• Eur. J. Pediatr. · Jun 2017

    Randomized Controlled Trial Comparative Study

    A comparison of McGrath MAC® and standard direct laryngoscopy in simulated immobilized cervical spine pediatric intubation: a manikin study.

    • Marcin Madziala, Jacek Smereka, Marek Dabrowski, Steve Leung, Kurt Ruetzler, and Lukasz Szarpak.
    • Department of Emergency Medicine, Medical University of Warsaw, Lindleya 4 Street, 02-005, Warsaw, Poland.
    • Eur. J. Pediatr. 2017 Jun 1; 176 (6): 779-786.
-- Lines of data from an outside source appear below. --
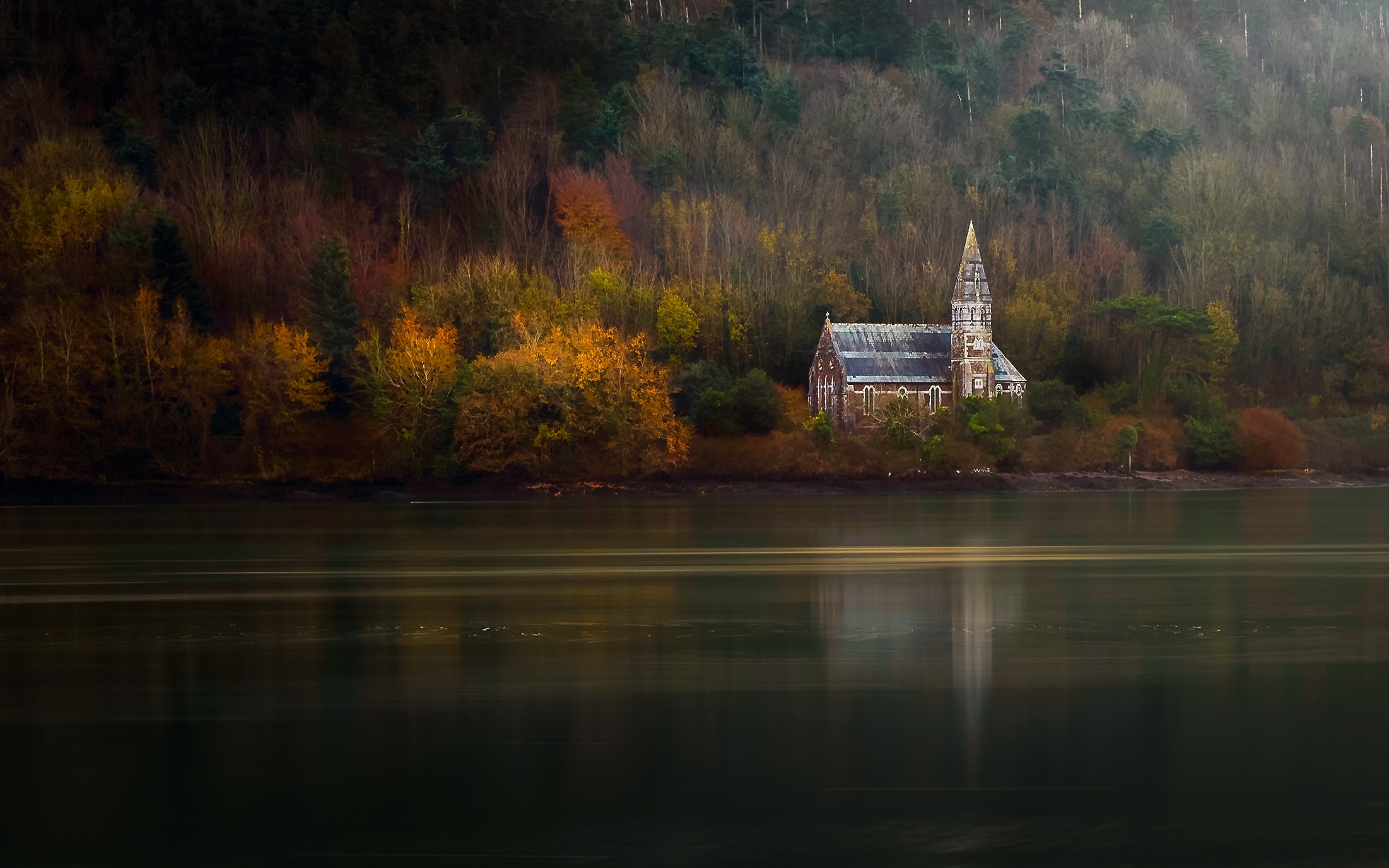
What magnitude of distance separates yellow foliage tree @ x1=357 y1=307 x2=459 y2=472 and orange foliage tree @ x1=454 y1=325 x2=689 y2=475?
168 centimetres

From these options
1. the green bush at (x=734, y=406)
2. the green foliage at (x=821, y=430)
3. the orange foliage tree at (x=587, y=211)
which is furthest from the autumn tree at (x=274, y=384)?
the orange foliage tree at (x=587, y=211)

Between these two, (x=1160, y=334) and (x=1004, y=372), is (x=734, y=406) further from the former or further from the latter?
(x=1160, y=334)

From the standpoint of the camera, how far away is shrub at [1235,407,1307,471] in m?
84.1

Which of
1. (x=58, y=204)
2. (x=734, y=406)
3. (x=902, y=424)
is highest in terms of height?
(x=58, y=204)

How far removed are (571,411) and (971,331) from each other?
27.1 metres

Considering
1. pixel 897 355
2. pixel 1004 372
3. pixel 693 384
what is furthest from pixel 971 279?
pixel 693 384

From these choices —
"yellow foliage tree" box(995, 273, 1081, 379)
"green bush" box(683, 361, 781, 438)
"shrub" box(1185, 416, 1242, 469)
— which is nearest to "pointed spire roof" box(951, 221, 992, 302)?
"yellow foliage tree" box(995, 273, 1081, 379)

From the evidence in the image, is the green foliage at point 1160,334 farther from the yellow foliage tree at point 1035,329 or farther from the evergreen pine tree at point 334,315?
the evergreen pine tree at point 334,315

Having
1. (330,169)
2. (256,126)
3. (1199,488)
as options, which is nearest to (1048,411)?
(1199,488)

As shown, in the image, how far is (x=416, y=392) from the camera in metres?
75.0

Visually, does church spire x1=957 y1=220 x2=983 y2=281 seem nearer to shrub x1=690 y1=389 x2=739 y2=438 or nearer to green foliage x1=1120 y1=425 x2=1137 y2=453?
green foliage x1=1120 y1=425 x2=1137 y2=453

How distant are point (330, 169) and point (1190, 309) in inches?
2285

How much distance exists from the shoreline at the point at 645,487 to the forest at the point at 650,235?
89cm

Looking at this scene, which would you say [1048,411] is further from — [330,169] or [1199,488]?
[330,169]
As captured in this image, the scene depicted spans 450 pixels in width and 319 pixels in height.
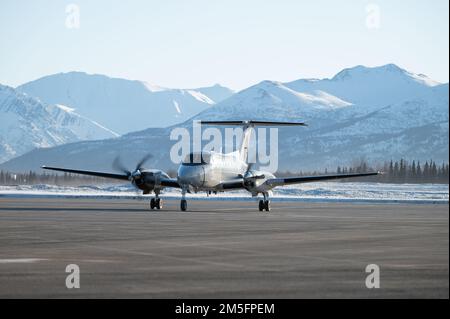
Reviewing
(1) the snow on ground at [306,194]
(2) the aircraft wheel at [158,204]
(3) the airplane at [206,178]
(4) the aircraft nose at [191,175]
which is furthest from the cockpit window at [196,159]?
(1) the snow on ground at [306,194]

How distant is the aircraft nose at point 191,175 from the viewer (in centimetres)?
5219

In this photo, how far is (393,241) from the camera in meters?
25.5

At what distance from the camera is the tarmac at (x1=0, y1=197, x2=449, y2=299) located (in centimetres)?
1447

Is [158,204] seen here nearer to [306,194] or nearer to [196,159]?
[196,159]

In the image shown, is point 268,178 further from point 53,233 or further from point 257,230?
point 53,233

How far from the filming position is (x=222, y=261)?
19.2m

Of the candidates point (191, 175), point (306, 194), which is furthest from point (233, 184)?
point (306, 194)

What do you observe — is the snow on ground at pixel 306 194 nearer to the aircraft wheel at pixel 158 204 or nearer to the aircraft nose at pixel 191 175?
the aircraft wheel at pixel 158 204

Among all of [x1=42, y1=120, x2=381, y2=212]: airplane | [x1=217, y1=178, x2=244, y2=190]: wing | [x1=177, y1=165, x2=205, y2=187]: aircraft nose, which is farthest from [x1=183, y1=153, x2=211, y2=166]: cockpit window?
[x1=217, y1=178, x2=244, y2=190]: wing

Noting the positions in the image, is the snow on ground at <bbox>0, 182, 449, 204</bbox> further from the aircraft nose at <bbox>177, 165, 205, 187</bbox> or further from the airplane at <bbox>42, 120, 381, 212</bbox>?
the aircraft nose at <bbox>177, 165, 205, 187</bbox>

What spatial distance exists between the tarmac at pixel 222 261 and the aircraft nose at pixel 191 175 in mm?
20004

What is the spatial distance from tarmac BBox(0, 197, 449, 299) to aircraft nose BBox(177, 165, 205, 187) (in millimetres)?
20004
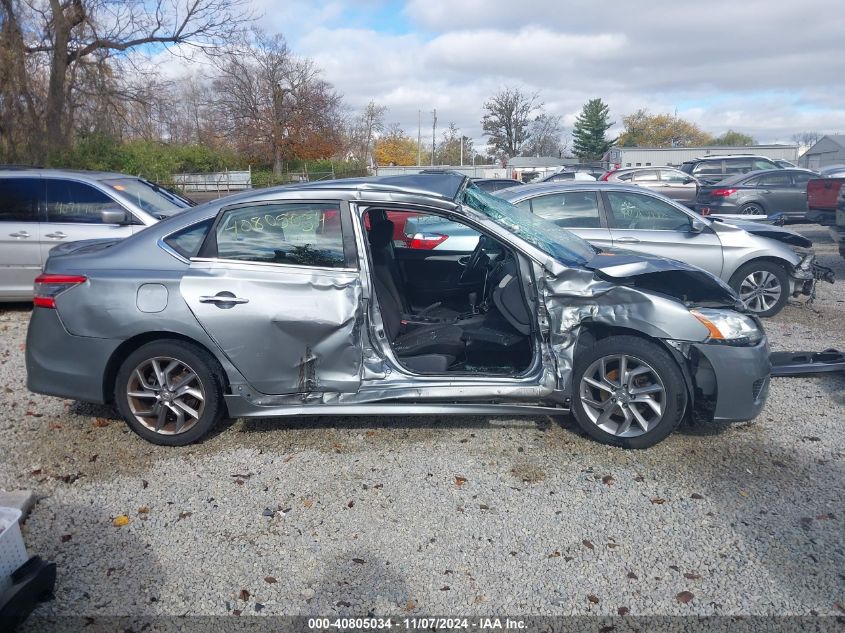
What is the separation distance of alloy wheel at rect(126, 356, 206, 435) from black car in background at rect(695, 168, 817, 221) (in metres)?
15.6

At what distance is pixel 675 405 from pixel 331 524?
224 centimetres

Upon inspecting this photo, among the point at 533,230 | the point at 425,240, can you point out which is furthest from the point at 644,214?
the point at 533,230

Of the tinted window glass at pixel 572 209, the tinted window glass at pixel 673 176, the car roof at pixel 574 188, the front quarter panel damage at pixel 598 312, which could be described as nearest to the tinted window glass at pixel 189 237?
the front quarter panel damage at pixel 598 312

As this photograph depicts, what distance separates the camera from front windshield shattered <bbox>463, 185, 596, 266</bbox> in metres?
4.59

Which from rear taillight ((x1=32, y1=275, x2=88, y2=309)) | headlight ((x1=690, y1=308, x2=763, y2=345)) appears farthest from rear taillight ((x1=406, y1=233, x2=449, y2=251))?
rear taillight ((x1=32, y1=275, x2=88, y2=309))

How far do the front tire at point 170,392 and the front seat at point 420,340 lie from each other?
3.93 feet

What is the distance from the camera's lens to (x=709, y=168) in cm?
2484

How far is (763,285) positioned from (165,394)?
22.0 ft

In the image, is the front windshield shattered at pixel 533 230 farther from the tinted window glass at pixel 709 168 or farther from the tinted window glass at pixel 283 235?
the tinted window glass at pixel 709 168

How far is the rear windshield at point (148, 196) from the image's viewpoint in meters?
8.41

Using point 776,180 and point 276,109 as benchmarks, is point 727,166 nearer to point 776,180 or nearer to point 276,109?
point 776,180

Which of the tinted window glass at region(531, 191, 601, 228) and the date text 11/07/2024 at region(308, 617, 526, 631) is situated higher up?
the tinted window glass at region(531, 191, 601, 228)

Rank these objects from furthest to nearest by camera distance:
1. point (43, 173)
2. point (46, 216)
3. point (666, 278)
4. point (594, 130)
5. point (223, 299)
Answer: point (594, 130) → point (43, 173) → point (46, 216) → point (666, 278) → point (223, 299)

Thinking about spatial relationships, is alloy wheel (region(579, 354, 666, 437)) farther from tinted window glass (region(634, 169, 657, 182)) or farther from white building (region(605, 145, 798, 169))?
white building (region(605, 145, 798, 169))
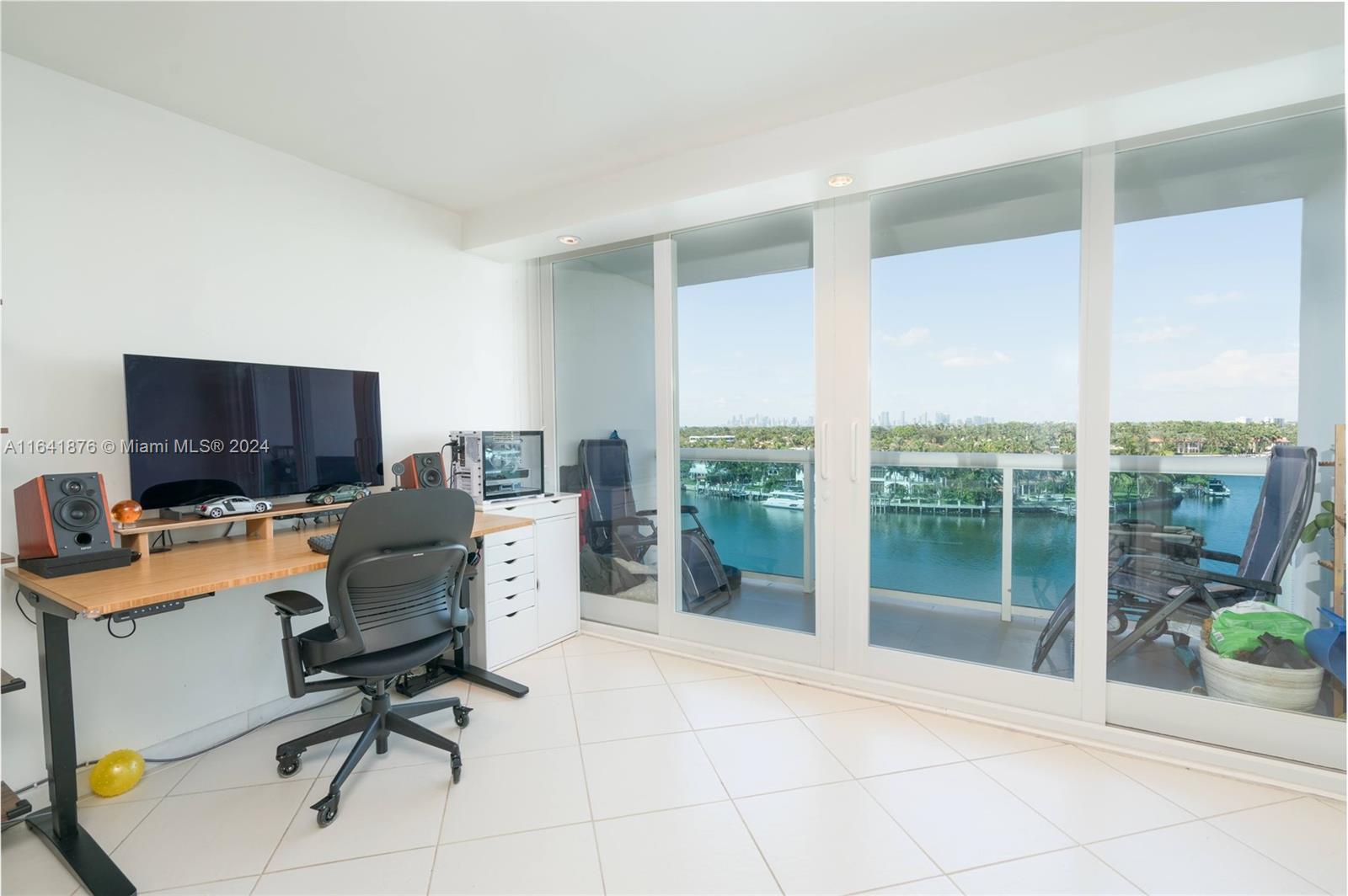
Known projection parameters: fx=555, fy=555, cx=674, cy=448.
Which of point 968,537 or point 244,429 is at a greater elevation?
point 244,429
    AbstractEmergency airway management in children is generally considered to be challenging, and endotracheal intubation requires a high level of personal skills and experience. Immobilization of the cervical spine is indicated in all patients with the risk of any cervical spine injury but significantly aggravates endotracheal intubation. The best airway device in this setting has not been established yet, although the use of videolaryngoscopes is generally promising. Seventy-five moderately experienced paramedics of the Emergency Medical Service of Poland performed endotracheal intubations in a pediatric manikin in three airway scenarios: (A) normal airway, (B) manual in-line cervical immobilization, and (C) cervical immobilization using a Patriot cervical extrication collar and using two airway techniques: (1) McGrath videolaryngoscope and (2) Macintosh blade in a randomized sequence. First-attempt intubation success rate, time to intubation, glottis visualization, and subjective ease of intubation were investigated in this study. Intubation of difficult airways, including manual in-line and cervical collar immobilization, using the McGrath was significantly faster, with a higher first-attempt intubation success rate, better glottic visualization, and ease of intubation, compared to Macintosh-guided intubation. In the normal airway, both airway techniques performed equal.